Le conseil régional, dirigé par la gauche, a bien instauré le Pass Navigo à tarif unique en septembre dernier, une mesure visant notamment à redonner du pouvoir d'achat à certains habitants de la grande couronne. Mais visiblement, elle n'a pas eu les effets escomptés dans les zones les plus éloignées de Paris, puisque la gauche y a réalisé de faibles scores lors du premier tour des élections.

« Certes, on peut considérer que les gens accueillent toujours favorablement les mesures améliorant leur pouvoir d'achat. Mais cela ne résout en rien leurs difficultés du quotidien, qui proviennent notamment de la mauvaise qualité des services qui leur sont proposés pour se déplacer, et pour lesquels peu d'améliorations sont perçues », explique Marc Pélissier. De toute façon, « seulement entre 15 % à 20 % des habitants de la grande Couronne possèdent un forfait Navigo », ajoute-t-il.

Malgré ses compétences, le conseil régional éprouve les pires difficultés à limiter l'accroissement des inégalités territoriales dans la région capitale, peuplée de 12 millions d'habitants. Le Front national s'est ainsi engouffré dans la brèche, axant une partie de sa campagne sur l'oubli des habitants de la grande couronne francilienne par les dirigeants politiques au pouvoir.
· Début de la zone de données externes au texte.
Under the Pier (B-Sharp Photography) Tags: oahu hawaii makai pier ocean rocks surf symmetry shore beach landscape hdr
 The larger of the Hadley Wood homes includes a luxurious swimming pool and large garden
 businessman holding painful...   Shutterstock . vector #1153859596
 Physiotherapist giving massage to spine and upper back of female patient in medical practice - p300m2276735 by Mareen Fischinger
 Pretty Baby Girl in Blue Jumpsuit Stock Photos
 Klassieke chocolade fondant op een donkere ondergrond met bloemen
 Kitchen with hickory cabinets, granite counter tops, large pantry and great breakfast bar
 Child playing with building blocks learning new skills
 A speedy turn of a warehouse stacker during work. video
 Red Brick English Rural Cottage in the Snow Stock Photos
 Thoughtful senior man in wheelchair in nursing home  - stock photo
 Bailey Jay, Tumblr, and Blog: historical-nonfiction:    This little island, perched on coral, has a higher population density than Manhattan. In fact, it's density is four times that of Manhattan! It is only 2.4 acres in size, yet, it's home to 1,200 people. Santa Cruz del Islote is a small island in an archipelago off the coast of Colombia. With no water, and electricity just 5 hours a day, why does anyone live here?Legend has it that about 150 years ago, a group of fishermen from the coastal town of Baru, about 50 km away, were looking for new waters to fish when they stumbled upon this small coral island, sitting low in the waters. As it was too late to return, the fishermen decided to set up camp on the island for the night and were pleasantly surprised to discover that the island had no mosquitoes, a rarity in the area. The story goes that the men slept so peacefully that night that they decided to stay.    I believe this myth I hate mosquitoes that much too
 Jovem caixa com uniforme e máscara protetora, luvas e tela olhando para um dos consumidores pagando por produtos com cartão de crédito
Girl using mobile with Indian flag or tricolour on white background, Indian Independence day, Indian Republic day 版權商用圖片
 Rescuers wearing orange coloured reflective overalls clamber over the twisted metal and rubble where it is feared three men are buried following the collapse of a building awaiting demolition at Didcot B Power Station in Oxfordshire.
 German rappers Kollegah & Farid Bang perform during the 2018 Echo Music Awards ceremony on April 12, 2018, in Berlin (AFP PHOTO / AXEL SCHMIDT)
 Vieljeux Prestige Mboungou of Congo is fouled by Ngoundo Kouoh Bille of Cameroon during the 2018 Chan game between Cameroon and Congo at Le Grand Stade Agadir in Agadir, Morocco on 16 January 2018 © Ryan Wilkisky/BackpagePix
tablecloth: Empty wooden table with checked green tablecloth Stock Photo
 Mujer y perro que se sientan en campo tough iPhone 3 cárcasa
Pour sa part, la tête de liste de Debout pour la France, Nicolas Dupont-Aignan, dont les voix du premier tour (6,57 %) proviennent principalement de la grande couronne, avait aussi axé sa campagne sur ce thème : « les habitants de la grande couronne sont les oubliés de la politique régionale de transport », déplorait-il.

Un ras-le-bol exprimé

Le vote de dimanche dernier est donc aussi un message clair envoyé aux deux principaux candidats du second tour, Claude Bartolone pour la gauche, et Valérie Pécresse pour la droite, afin qu'ils s'attellent à améliorer la vie quotidienne des Franciliens qui vivent loin de Paris.

Les candidats disent l'avoir bien compris. Ce lundi, Claude Bartolone a notamment repris la proposition de Pierre Laurent (Front de gauche) de créer 10.000 postes dans les transports, dont une bonne partie seront dédiés à la grande couronne. Quant à Valérie Pécresse, elle promet dans son programme, afin « de n'oublier aucun Francilien, que la carte des lignes Express de bus sera renforcée avec 5 nouvelles lignes et 1.000 bus supplémentaires déployés sur le réseau ». « Ces bus seront plus fréquents et emprunteront des voies dédiées pour desservir plus rapidement les gares de grande couronne », détaille-t-elle.

La risque du Grand Paris

De quoi peut-être limiter l'oubli des populations de l'extrémité de l'Île-de-France face à la montée en puissance de la métropole du Grand Paris, qui exclut de son périmètre la quasi totalité de la grande couronne. La forme actuelle de la métropole ne plaît, du reste, guère aux deux principaux candidats à la présidence de la région.

Le problème, c'est que le Grand Paris accapare aussi la quasi totalité des nouvelles lignes de transports en commun. Or, le Sdrif (Schéma directeur de la région Île-de-France) a fixé comme objectif de construire 70.000 logements par an partout en Île-de-France, soit une hausse d'environ 50 % de l'offre annuelle, et dont la grande couronne prendra sa part.

Sans nouvelle ligne de transports -hors bus- et avec un nombre croissant d'habitants, le risque d'empirer le quotidien des habitants de la grande couronne existe donc. Voilà un défi important que le conseil régional francilien devra relever lors des prochaines années.